## EXERCISE AIM
Go through the records below line by line, counting those that contain the word "dependence"; answer with the count only.

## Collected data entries
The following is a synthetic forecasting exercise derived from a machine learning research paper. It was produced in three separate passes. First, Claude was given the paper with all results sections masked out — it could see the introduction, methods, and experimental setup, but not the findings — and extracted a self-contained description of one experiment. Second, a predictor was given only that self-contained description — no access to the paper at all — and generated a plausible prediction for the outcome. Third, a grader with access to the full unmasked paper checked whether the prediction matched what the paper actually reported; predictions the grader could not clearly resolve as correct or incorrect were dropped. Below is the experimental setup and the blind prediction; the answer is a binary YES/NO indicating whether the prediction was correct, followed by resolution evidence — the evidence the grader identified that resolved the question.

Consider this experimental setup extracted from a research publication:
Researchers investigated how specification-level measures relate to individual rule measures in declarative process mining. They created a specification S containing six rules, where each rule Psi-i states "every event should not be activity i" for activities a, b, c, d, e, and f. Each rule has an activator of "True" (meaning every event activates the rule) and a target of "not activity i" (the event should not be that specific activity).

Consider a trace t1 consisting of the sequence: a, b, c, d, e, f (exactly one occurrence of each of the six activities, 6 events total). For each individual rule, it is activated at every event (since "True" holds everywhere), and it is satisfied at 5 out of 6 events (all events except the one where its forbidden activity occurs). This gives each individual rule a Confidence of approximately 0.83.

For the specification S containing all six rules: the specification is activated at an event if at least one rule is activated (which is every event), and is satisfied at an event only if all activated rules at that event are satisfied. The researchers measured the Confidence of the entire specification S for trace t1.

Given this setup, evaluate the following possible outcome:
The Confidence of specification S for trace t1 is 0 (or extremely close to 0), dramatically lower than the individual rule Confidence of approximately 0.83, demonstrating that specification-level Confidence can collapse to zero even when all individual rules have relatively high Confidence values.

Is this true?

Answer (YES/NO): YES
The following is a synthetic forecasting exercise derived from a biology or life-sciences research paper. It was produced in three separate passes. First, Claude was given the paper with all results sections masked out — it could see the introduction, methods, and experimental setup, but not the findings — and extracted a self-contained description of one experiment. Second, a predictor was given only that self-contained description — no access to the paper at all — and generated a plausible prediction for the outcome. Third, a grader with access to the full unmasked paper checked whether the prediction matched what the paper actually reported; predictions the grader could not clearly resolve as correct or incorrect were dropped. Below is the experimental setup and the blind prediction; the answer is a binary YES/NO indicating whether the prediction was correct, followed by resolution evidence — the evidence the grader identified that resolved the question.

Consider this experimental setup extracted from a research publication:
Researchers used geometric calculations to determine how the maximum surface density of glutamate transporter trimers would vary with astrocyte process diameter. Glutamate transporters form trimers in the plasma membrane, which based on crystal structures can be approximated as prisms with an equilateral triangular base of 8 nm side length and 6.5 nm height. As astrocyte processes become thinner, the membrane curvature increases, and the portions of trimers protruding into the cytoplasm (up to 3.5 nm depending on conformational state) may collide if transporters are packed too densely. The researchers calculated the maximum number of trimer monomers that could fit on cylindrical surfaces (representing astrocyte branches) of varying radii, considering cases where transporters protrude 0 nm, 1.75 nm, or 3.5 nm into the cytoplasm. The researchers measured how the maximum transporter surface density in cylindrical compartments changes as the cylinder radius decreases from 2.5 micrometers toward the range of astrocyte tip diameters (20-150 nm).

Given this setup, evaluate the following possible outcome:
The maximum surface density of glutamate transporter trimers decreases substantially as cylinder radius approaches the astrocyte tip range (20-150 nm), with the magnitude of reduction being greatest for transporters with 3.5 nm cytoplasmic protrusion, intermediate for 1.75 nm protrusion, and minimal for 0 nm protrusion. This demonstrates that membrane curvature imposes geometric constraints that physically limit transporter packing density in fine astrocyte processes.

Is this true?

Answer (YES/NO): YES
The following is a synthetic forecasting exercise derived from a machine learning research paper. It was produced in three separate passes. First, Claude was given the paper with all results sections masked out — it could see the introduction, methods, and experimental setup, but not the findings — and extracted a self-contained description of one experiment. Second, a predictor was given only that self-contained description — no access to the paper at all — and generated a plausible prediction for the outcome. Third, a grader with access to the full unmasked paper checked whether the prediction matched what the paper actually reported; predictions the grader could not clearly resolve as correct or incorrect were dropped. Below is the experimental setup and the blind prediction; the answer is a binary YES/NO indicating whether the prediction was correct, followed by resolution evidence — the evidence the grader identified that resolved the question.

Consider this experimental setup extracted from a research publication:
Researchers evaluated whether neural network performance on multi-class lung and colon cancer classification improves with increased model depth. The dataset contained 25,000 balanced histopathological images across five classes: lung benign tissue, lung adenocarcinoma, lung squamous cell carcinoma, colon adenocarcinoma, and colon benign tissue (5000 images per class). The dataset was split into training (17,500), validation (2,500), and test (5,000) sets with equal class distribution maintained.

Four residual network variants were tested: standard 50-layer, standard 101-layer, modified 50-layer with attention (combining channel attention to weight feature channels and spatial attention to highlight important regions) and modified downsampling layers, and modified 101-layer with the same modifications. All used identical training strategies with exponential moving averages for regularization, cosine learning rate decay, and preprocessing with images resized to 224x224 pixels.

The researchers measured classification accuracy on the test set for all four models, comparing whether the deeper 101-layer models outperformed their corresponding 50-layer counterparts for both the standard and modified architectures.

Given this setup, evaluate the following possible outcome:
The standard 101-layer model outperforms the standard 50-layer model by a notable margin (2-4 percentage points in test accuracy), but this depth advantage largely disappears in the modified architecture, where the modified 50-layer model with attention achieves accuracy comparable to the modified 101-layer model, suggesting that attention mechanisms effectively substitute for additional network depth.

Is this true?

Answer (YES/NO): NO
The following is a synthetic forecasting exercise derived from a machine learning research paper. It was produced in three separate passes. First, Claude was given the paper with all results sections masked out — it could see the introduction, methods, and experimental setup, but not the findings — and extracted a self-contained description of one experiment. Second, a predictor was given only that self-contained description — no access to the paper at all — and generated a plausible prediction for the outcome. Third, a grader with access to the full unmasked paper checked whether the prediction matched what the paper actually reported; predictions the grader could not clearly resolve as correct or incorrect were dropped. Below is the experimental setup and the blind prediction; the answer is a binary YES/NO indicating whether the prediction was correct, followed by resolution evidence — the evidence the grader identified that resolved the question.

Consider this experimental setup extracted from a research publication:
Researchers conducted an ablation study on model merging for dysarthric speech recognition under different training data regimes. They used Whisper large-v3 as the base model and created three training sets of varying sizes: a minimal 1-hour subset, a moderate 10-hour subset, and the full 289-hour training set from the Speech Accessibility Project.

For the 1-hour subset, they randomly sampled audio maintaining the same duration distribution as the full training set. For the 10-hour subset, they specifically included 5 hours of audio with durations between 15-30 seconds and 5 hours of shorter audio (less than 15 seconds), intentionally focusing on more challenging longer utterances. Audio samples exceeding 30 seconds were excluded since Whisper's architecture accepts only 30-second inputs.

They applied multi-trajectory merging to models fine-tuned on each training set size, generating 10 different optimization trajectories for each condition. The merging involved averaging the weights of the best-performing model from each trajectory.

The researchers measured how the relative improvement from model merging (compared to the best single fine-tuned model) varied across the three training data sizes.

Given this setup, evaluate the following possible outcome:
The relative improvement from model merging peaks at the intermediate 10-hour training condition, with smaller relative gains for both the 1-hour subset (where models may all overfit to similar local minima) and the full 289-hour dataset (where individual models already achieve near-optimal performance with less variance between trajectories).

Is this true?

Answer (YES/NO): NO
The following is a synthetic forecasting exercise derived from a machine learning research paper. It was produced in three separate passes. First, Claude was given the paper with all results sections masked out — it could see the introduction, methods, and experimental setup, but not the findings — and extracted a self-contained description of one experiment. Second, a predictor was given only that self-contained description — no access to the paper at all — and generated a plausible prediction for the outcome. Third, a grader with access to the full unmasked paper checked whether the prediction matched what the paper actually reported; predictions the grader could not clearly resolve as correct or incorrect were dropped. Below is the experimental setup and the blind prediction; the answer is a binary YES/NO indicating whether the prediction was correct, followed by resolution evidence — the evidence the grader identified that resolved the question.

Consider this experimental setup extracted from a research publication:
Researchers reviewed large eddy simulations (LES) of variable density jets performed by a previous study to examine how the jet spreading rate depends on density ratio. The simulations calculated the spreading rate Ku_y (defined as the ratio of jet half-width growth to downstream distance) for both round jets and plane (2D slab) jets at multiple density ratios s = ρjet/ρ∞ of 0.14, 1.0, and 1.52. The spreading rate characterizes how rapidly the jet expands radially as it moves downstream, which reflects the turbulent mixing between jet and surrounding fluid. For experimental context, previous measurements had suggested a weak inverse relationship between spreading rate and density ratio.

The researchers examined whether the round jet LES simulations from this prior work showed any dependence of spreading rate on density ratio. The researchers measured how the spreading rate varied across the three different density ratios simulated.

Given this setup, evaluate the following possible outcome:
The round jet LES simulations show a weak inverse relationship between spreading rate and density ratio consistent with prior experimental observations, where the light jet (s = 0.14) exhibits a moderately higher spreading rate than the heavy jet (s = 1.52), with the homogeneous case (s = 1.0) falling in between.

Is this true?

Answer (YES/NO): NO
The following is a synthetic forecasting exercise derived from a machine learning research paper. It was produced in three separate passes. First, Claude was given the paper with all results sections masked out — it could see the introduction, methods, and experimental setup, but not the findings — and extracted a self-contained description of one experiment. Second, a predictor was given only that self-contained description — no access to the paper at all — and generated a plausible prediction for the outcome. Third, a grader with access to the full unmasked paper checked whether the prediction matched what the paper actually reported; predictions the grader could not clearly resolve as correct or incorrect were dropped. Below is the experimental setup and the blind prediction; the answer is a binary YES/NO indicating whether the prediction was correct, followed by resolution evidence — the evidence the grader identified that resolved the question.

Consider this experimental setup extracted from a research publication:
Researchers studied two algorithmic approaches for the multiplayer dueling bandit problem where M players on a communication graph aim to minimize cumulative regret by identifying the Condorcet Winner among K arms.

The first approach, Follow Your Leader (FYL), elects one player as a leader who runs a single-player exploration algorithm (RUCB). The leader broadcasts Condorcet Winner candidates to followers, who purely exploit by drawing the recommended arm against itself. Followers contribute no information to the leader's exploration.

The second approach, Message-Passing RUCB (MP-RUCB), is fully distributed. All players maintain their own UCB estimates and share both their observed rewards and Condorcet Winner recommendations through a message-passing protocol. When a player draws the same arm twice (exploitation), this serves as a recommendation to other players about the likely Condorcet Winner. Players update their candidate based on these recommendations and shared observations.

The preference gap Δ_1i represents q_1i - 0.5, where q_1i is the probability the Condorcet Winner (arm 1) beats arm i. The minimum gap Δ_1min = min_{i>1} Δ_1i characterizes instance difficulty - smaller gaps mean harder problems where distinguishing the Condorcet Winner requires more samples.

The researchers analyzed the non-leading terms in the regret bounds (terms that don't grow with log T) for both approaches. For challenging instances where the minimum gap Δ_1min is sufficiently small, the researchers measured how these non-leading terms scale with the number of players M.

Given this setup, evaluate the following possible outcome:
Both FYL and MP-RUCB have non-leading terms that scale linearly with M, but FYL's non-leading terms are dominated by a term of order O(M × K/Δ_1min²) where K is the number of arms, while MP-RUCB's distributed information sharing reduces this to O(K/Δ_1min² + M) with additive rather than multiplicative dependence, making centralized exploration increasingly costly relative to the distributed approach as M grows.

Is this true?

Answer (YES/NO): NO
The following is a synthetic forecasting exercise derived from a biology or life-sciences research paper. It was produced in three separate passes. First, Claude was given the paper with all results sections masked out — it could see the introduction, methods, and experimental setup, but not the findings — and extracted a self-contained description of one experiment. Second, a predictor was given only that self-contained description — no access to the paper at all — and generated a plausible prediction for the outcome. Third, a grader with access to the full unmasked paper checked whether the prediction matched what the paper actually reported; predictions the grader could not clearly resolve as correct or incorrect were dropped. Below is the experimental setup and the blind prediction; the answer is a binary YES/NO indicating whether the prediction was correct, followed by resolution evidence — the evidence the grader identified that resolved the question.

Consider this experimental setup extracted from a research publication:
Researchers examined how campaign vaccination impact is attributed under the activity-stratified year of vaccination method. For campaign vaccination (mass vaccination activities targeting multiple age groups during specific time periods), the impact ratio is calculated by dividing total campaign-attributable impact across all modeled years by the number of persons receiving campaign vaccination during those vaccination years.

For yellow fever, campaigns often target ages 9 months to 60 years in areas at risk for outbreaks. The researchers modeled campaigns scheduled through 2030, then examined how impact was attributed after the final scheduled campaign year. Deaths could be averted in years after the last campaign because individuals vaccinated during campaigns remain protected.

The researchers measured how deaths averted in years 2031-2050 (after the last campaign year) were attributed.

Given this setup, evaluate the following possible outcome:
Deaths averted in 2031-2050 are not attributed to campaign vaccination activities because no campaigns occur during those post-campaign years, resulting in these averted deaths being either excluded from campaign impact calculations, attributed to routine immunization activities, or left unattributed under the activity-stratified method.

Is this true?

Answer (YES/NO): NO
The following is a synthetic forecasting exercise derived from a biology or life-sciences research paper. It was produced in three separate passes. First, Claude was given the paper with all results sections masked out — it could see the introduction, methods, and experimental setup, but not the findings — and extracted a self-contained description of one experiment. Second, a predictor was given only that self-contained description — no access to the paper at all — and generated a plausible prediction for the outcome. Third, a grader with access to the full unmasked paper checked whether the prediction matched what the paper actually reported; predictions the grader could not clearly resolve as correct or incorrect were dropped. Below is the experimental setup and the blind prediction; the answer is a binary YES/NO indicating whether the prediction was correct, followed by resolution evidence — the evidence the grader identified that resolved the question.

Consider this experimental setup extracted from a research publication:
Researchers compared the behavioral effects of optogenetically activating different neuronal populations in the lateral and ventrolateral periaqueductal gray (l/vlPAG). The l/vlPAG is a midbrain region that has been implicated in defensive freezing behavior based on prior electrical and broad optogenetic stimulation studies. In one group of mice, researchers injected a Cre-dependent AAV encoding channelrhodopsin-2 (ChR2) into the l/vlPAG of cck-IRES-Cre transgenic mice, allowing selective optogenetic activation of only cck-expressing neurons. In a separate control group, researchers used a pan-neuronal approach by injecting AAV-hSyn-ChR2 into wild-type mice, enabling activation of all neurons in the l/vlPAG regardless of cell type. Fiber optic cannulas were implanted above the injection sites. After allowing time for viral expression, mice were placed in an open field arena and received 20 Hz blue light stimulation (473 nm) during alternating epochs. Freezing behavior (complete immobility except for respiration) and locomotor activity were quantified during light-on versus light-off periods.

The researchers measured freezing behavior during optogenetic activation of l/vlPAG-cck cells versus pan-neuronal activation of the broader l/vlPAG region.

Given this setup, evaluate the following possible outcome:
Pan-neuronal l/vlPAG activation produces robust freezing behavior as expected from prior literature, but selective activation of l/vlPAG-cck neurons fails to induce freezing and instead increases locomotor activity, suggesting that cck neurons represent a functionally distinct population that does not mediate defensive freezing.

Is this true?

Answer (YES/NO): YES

## YOUR RESPONSE
2